ENTRIES SUPPLIED:
--- begin ---
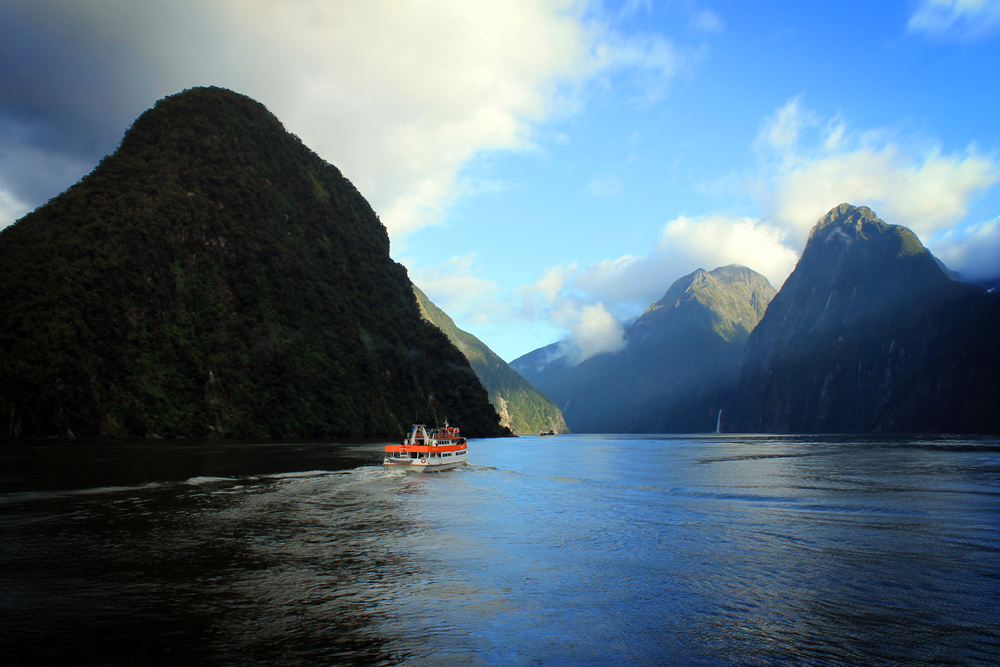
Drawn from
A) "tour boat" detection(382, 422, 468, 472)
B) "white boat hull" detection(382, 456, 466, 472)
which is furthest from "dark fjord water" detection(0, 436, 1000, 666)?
"tour boat" detection(382, 422, 468, 472)

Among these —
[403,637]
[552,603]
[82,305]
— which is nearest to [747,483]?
[552,603]

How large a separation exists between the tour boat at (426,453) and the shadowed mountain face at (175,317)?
78580 mm

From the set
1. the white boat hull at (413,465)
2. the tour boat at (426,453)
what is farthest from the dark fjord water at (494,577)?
the tour boat at (426,453)

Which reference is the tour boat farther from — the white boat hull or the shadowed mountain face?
the shadowed mountain face

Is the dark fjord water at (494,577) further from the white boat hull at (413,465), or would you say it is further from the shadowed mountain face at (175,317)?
the shadowed mountain face at (175,317)

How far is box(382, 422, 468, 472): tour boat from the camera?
7425cm

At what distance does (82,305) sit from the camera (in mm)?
132250

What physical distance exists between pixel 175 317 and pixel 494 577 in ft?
501

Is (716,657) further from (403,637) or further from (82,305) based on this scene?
(82,305)

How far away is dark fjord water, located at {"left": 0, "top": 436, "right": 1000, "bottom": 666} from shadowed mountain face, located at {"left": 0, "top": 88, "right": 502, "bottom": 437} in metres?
90.2

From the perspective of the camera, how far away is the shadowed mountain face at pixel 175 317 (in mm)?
122750

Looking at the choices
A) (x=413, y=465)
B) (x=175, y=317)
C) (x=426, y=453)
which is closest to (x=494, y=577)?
(x=413, y=465)

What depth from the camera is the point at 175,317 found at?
497 ft

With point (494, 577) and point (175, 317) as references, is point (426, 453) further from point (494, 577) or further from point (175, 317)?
point (175, 317)
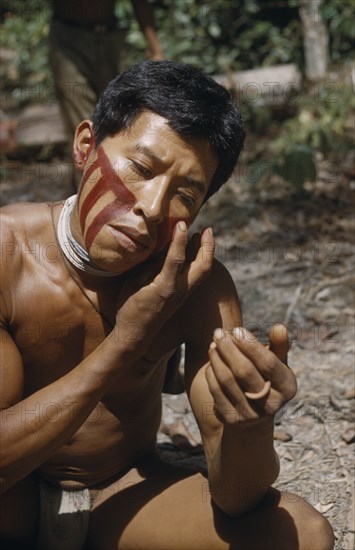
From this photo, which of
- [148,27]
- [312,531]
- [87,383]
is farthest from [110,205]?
[148,27]

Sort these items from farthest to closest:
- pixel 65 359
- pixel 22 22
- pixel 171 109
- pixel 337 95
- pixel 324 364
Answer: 1. pixel 22 22
2. pixel 337 95
3. pixel 324 364
4. pixel 65 359
5. pixel 171 109

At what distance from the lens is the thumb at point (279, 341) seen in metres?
2.14

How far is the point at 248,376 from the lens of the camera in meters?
2.08

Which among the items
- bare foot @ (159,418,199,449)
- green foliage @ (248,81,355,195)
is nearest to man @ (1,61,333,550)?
bare foot @ (159,418,199,449)

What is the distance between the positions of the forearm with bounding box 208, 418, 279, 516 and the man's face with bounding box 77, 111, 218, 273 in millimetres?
587

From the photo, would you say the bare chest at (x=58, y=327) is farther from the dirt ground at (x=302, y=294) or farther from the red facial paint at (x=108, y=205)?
the dirt ground at (x=302, y=294)

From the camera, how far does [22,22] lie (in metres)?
9.09

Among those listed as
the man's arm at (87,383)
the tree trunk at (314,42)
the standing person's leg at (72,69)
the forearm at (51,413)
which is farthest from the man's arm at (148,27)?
the forearm at (51,413)

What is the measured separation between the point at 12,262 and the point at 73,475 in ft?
2.65

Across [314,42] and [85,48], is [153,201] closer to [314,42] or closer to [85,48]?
[85,48]

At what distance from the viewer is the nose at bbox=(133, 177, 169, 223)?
2.40 metres

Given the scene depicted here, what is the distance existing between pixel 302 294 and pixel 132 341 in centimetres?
252

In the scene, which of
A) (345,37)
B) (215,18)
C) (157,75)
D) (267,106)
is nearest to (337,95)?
(267,106)

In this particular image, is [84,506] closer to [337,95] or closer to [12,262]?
[12,262]
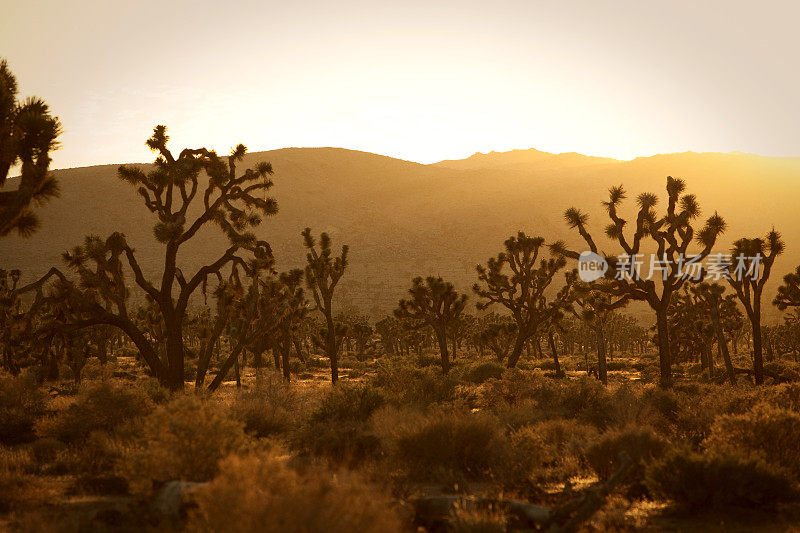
--- end ---
PROBLEM STATEMENT:
Reproduce every line of the material above word for word, leaving out the pictures.

SOLUTION TO THE PROBLEM:
Drawn from
A) "tour boat" detection(382, 422, 468, 472)
B) "white boat hull" detection(382, 456, 466, 472)
which is furthest from "dark fjord water" detection(0, 436, 1000, 666)?
"tour boat" detection(382, 422, 468, 472)

Among these —
[403,637]
[552,603]
[82,305]
— which is nearest to [747,483]?
[552,603]

How large a separation exists between the tour boat at (426,453) and the shadowed mountain face at (175,317)?
78580 mm

From the set
1. the white boat hull at (413,465)
2. the tour boat at (426,453)
what is farthest from the dark fjord water at (494,577)?
the tour boat at (426,453)

Which reference is the tour boat farther from — the white boat hull or the shadowed mountain face?
the shadowed mountain face

Is the dark fjord water at (494,577) further from the white boat hull at (413,465), or would you say it is further from the shadowed mountain face at (175,317)?
the shadowed mountain face at (175,317)

How far is box(382, 422, 468, 472): tour boat from the camera?
7425cm

At what distance does (82,305) sit from the camera (in mm)?
132250

What physical distance exists between pixel 175 317 and pixel 494 577 in ft?
501

Is (716,657) further from (403,637) or further from (82,305) based on this scene?
(82,305)

How far away is dark fjord water, located at {"left": 0, "top": 436, "right": 1000, "bottom": 666} from shadowed mountain face, located at {"left": 0, "top": 88, "right": 502, "bottom": 437} in metres?
90.2

From the perspective of the camera, how far away is the shadowed mountain face at pixel 175 317 (in mm)?
122750

Looking at the choices
A) (x=413, y=465)
B) (x=175, y=317)
C) (x=426, y=453)
which is closest to (x=494, y=577)?
(x=413, y=465)

What depth from the camera is the point at 175,317 found at?
497 ft

With point (494, 577) and point (175, 317) as references, is point (426, 453) further from point (494, 577) or further from point (175, 317)?
point (175, 317)
From this photo, which of
- [148,27]
- [312,531]
- [87,383]
is farthest from [110,205]?
[148,27]

Sort these items from farthest to closest:
- pixel 65 359
- pixel 22 22
- pixel 171 109
- pixel 337 95
- pixel 324 364
Answer: 1. pixel 22 22
2. pixel 337 95
3. pixel 324 364
4. pixel 65 359
5. pixel 171 109

At what distance from the lens is the thumb at point (279, 341) seen in metres?
2.14

How far is the point at 248,376 from the lens of the camera in meters?
2.08

Which among the items
- bare foot @ (159,418,199,449)
- green foliage @ (248,81,355,195)
is nearest to man @ (1,61,333,550)?
bare foot @ (159,418,199,449)

What is the distance between the positions of the forearm with bounding box 208, 418, 279, 516 and the man's face with bounding box 77, 111, 218, 273 in millimetres?
587

From the photo, would you say the bare chest at (x=58, y=327) is farther from the dirt ground at (x=302, y=294) or farther from the red facial paint at (x=108, y=205)?
the dirt ground at (x=302, y=294)

From the camera, how far does [22,22] lie (in metres)?
9.09

Among those listed as
the man's arm at (87,383)
the tree trunk at (314,42)
the standing person's leg at (72,69)
the forearm at (51,413)
which is farthest from the man's arm at (148,27)?
the forearm at (51,413)

What is the measured separation between the point at 12,262 and the point at 73,475 in ft?
2.65

Across [314,42] and [85,48], is [153,201] closer to [314,42] or closer to [85,48]?
[85,48]

At what distance from the viewer is the nose at bbox=(133, 177, 169, 223)?
2.40 metres

Given the scene depicted here, what is the distance existing between pixel 302 294 and pixel 132 341 in centimetres?
252

In the scene, which of
A) (345,37)
B) (215,18)
C) (157,75)
D) (267,106)
is nearest to (337,95)?
(267,106)

In this particular image, is [84,506] closer to [337,95] or closer to [12,262]?
[12,262]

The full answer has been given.